De slotsom is dat het vonnis waarvan [appellant] in beroep is gekomen zal worden vernietigd en dat de vordering alsnog zal worden toegewezen, de gevorderde rente inbegrepen, nu daartegen geen verweer is gevoerd. [geïntimeerde] zal als de in het ongelijk gestelde partij worden veroordeeld in de kosten van beide instanties.

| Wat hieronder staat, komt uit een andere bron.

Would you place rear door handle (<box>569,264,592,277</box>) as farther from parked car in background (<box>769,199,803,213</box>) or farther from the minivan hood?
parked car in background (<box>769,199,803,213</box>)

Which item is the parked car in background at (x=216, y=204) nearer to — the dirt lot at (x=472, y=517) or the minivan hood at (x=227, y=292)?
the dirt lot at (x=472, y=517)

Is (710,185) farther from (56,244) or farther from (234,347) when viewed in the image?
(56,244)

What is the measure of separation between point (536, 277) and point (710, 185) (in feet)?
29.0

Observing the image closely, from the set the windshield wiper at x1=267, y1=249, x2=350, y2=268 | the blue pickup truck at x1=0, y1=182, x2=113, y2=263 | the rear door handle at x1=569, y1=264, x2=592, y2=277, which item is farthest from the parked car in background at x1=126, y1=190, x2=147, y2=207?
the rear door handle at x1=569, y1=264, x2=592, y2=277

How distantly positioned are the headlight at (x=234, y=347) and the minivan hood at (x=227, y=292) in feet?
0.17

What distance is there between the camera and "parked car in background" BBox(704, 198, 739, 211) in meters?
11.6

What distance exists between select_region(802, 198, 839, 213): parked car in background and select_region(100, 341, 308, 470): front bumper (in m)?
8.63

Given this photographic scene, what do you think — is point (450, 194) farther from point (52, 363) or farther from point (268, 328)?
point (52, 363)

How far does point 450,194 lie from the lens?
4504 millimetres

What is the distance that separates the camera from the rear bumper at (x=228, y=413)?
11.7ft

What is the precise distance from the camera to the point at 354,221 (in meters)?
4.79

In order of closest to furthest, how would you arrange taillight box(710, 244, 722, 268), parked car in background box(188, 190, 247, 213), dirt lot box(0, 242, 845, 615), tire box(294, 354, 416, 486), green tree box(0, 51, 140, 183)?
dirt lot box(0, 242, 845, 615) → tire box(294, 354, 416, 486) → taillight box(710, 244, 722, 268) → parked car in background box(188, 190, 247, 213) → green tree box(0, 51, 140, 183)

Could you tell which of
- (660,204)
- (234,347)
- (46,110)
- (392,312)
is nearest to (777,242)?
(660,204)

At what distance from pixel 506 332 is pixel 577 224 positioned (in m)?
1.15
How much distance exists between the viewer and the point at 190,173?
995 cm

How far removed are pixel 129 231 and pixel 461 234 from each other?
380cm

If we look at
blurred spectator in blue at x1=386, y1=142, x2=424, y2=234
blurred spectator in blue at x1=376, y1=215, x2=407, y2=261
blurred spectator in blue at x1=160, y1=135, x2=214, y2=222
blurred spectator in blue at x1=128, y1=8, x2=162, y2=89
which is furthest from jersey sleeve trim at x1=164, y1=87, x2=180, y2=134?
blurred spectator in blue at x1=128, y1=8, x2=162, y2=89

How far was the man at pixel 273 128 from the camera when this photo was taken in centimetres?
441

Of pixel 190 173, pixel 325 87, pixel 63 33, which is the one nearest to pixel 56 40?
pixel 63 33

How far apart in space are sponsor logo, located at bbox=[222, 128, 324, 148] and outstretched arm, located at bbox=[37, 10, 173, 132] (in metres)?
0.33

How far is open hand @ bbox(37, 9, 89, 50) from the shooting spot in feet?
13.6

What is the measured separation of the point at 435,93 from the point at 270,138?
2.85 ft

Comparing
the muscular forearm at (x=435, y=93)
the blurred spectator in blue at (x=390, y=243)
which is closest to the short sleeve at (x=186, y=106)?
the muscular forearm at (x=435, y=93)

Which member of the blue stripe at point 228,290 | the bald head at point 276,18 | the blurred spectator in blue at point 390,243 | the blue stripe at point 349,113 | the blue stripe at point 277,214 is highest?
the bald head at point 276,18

Het beroep van [geïntimeerde] op artikel 6:207 BW wordt verworpen, omdat [geïntimeerde] bij het verkrijgen van de machtiging van [V] genoegen heeft genomen met een door [V] opgegeven girorekeningnummer, zonder tenaamstelling van die rekening en zonder de juistheid van die rekening te verifiëren, ook nadat zij betalingen ontving van een rekening die op naam van [appellant] (in plaats van op naam van [V]) was gesteld.
11.
Het hof gaat voorbij aan de bewijsaanbiedingen van [geïntimeerde], nu geen gespecificeerd bewijs is aangeboden van feiten die, indien bewezen, kunnen leiden tot een andere beslissing.

Beslissing

Het hof:
- vernietigt het tussen partijen gewezen vonnis van de rechtbank Den Haag, sector kanton, locatie Den Haag van 12 november 2012;
en
opnieuw rechtdoende:
  • veroordeelt [geïntimeerde] te betalen aan [appellant] een bedrag van € 11.449,23, vermeerderd met de wettelijke rente daarover vanaf 10 maart 2011 tot aan de dag van volledige betaling;
  • veroordeelt [geïntimeerde] in de kosten van het geding in eerste aanleg, aan de zijde van [appellant] tot op 12 november 2012 begroot op € 161,81 aan verschotten en € 1.050,- aan salaris advocaat;
  • veroordeelt [geïntimeerde] in de kosten van het geding in hoger beroep, aan de zijde van [appellant] tot op heden begroot op € 391,82 aan verschotten en € 632,- aan salaris advocaat;
  • verklaart dit arrest uitvoerbaar bij voorraad.
Dit arrest is gewezen door mrs. M. Flipse, M.J. van der Ven en H.M. Wattendorff en is uitgesproken ter openbare terechtzitting van 22 april 2014 in aanwezigheid van de griffier.